幸い体温はその日のうちに下がって、その後の検温でも6℃台をずっとキープしている。身体がだるかったのも仕事疲れであったようだ。PCに向かう時間をセーブして、なるべく目を休めるようにしたら元気を回復した。まぁ、だから再開初戦に関しては「大事を取った」以上の意味はない。

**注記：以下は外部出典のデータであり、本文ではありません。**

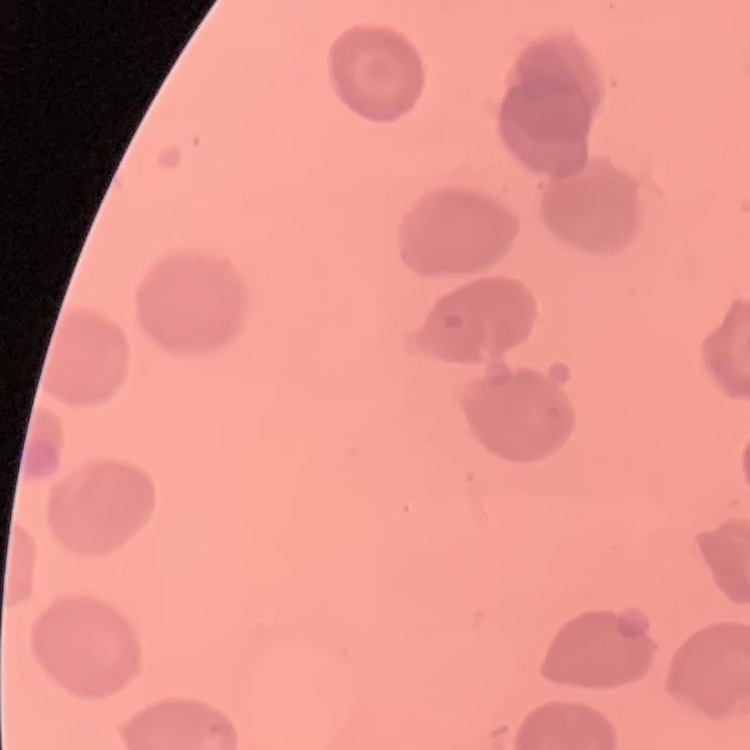

Summary:
  - Red blood cell morphology: no rouleaux formation
  - Stain: Field's or Giemsa
  - Preparation: thin peripheral smear
  - Image type: square crop of a larger photomicrographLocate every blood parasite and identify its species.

だけど「大事を取った」は案外、大切なことじゃないかと思うのだ。「ウイズコロナ」の状況下では自分が罹患している可能性を考慮せざるを得ない。無症状の場合もあるらしい。自分の小さな兆候も見逃したくない。

 

■リモートマッチはメディアイベント

本来なら直接体験こそサッカーファンが最も大切にしてきたところであり、「現地」には絶対駆け付けたいところだ。サッカーはサポーターでも記者でも「現地」にいるのがいちばんえらいに決まっている。だから、僕も山梨中銀スタへ行かないのはよくよく考えてのことだ。